Google has suspended 210 YouTube channels it says were being used as part of a "coordinated" campaign to influence public opinion about the pro-democracy protests in Hong Kong.
The move follows Twitter's suspension earlier this week of nearly 1,000 accounts for violating the company's "platform manipulation policies" it said were tied to Chinese state actors trying to undermine the Hong Kong protests. Facebook said it was also taking down several pages and accounts for "coordinated inauthentic behavior as part of a small network that originated in China and focused on Hong Kong."

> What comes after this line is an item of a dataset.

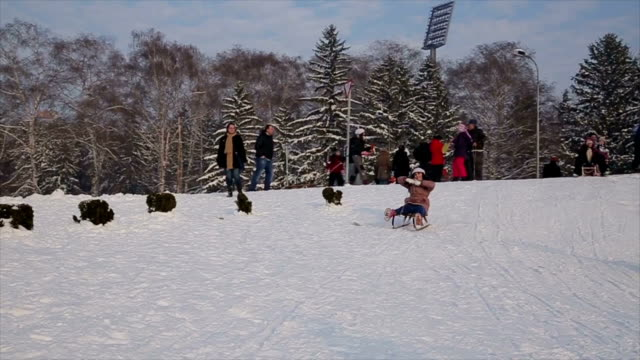 a group of people and children Tobogganing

In a statement, Google, which owns YouTube and whose parent company is Alphabet Inc., said its decision to suspend the channels was "to combat coordinated influence operations," but it stopped short of directly blaming the Chinese government.
It said the channels "behaved in a coordinated manner while uploading videos related to the ongoing protests in Hong Kong," adding that their discovery "was consistent with recent observations and actions related to China announced by Facebook and Twitter."
"We found use of VPNs and other methods to disguise the origin of these accounts and other activity commonly associated with coordinated influence operations," the statement said.
Google is a financial supporter of NPR.
The student-led protests in Hong Kong have been going on for nearly 11 weeks. They started out with calls for the government to kill a controversial bill that would have allowed some accused of crimes in Hong Kong to be sent to mainland China for trial. Since then, the protesters have added old and new grievances, including calls for the direct election of Hong Kong's chief executive and an independent investigation of alleged police brutality in dealing with the demonstrators.
Meanwhile, Beijing has weighed in, warning protesters that they are "playing with fire" and making it known that China would respond with force if necessary. Chinese state media has broadcast video of armored personnel carriers participating in drills conducted by the Chinese People's Armed Police in the neighboring city of Shenzhen.
China's Foreign Ministry's spokesman Geng Shuang, responding on Tuesday to the reports that Twitter and Facebook had suspended accounts over the alleged influence campaign, said he believed "people around the world will come to their own judgement about what happens in Hong Kong and what is the truth."
The news from Google comes as a bipartisan group of lawmakers on Capitol Hill warns that China is using social media platforms to manipulate public opinion over Hong Kong, according to The Hill.
Praising Facebook and Twitter for their quick action, California Democrat Rep. Adam Schiff, the chairman of the House Intelligence Committee, told the newspaper, "We know from experience that social media platforms can be powerful engines for spreading false information online with real world consequences."